GIVEN REQUEST => Copy the material from its first line through the line containing "0.11 metres", requests included, and lower every number in the answers, both coordinates and distances, by 20.

INPUT FOR THIS TASK =>
○ ○ ○ ○ ○

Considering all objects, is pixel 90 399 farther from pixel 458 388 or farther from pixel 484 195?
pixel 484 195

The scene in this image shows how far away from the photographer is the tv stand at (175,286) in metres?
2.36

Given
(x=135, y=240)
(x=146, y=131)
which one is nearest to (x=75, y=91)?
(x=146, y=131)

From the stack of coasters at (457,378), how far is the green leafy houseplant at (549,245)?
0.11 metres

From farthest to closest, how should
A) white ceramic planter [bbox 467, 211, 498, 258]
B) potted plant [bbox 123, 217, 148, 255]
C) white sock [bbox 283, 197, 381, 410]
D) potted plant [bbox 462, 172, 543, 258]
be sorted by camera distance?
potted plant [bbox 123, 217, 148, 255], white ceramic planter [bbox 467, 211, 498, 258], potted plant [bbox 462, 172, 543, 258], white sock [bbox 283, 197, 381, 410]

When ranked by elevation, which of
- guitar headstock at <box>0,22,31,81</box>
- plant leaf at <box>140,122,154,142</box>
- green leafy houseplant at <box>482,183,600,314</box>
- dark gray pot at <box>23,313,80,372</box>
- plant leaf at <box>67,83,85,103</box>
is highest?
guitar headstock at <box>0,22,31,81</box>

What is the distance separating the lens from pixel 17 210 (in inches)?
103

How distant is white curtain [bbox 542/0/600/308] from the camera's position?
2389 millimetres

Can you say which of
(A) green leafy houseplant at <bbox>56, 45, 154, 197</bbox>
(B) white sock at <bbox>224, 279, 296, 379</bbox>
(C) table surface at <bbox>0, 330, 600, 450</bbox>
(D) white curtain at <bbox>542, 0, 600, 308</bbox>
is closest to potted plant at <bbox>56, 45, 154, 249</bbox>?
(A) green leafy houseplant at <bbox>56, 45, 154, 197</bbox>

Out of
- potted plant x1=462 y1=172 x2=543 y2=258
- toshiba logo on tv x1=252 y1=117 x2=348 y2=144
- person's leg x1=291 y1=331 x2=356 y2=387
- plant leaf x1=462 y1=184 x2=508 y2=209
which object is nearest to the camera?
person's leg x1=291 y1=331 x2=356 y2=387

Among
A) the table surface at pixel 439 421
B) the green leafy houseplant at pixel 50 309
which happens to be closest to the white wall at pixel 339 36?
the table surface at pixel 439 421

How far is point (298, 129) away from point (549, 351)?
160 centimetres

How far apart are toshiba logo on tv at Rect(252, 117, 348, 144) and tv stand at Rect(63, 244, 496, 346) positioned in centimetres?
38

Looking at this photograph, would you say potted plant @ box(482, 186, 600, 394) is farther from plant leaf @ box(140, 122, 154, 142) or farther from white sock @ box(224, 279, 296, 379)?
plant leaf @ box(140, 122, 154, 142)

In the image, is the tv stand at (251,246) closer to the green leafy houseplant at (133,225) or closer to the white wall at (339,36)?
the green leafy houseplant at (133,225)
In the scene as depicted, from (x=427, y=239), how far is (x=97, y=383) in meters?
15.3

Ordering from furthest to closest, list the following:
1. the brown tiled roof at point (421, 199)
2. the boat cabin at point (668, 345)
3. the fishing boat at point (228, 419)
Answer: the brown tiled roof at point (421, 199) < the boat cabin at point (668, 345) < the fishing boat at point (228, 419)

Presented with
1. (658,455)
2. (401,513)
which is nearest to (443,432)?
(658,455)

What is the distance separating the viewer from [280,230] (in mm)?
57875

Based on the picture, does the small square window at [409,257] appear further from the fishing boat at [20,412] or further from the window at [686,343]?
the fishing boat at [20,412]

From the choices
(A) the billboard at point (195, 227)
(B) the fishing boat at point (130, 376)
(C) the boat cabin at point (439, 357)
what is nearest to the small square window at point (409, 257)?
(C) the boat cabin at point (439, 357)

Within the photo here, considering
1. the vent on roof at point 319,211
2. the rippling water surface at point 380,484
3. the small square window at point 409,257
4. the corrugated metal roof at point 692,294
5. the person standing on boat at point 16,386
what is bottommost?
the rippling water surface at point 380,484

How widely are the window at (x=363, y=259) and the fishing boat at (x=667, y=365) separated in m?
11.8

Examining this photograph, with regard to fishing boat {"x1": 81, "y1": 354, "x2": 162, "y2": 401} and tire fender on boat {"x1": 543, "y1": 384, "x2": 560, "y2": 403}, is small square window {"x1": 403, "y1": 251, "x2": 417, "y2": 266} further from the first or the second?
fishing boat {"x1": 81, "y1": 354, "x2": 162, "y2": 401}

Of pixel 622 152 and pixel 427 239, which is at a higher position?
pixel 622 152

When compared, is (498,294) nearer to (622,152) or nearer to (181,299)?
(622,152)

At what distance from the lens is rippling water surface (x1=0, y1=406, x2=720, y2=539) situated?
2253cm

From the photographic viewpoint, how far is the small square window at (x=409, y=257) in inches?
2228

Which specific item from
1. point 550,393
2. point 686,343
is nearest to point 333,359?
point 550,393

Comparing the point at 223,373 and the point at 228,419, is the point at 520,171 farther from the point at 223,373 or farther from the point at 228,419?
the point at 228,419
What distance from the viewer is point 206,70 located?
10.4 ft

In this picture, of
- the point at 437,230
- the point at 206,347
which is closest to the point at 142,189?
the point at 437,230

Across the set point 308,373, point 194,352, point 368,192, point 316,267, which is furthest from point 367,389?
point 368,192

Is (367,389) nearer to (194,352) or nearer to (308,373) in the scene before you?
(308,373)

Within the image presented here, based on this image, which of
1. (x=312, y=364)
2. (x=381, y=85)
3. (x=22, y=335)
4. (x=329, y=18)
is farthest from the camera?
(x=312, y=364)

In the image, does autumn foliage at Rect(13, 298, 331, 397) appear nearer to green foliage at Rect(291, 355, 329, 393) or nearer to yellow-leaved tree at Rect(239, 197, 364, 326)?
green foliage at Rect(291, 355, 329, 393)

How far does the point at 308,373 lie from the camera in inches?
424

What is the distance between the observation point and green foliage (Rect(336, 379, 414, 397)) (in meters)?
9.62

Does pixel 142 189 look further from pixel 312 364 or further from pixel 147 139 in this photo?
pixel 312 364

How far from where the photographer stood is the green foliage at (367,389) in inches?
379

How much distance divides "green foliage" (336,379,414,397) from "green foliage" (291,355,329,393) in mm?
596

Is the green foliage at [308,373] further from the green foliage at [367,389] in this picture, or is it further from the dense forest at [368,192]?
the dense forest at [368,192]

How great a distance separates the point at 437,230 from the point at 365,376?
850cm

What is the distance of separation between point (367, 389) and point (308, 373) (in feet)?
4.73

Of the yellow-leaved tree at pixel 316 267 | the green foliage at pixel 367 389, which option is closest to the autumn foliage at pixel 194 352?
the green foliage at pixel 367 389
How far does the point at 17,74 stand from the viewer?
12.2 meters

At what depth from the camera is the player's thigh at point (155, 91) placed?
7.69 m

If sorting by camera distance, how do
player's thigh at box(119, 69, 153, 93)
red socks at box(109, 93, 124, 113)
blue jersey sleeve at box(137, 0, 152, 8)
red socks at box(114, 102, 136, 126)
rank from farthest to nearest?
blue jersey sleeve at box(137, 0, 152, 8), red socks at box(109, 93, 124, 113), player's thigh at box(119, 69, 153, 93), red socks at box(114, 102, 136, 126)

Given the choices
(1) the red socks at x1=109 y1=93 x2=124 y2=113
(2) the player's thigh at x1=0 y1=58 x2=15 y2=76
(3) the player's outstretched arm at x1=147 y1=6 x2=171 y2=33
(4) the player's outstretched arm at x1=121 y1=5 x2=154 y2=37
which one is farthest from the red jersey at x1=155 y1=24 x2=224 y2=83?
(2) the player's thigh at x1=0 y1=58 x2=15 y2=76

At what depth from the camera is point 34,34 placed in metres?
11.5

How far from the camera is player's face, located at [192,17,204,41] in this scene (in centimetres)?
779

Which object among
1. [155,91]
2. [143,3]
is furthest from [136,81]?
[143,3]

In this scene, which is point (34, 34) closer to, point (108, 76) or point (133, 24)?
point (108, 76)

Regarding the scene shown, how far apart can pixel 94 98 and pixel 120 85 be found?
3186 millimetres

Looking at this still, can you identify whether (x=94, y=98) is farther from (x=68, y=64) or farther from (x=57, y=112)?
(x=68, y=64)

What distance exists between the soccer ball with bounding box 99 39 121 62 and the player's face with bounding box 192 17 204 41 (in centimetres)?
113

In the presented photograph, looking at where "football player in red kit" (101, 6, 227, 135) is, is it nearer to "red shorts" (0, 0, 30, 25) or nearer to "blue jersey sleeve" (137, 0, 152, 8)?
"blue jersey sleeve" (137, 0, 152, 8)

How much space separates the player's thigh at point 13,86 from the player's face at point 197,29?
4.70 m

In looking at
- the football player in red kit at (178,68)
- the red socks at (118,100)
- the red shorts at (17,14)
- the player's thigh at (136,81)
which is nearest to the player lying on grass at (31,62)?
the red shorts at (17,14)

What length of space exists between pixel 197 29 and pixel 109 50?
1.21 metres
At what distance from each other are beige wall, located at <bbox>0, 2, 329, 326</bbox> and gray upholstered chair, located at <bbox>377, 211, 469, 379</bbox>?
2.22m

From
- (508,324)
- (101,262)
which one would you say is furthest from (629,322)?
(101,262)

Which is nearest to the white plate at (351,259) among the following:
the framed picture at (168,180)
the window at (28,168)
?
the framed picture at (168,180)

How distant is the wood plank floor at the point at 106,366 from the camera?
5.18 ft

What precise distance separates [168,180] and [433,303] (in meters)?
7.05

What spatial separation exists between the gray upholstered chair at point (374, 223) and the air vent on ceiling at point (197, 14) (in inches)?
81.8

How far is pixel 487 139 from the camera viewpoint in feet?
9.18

○ ○ ○ ○ ○

EXPECTED OUTPUT =>
Considering all objects, is pixel 90 399 farther from pixel 458 388 or farther from pixel 484 195?
pixel 464 175

The scene in this image shows how far away from the photographer is the tv stand at (175,286) in metres?
-17.64

Given
(x=135, y=240)
(x=146, y=131)
which one is nearest to (x=75, y=91)?
(x=126, y=111)

From the stack of coasters at (457,378), how far is the green leafy houseplant at (549,245)?
-19.89 metres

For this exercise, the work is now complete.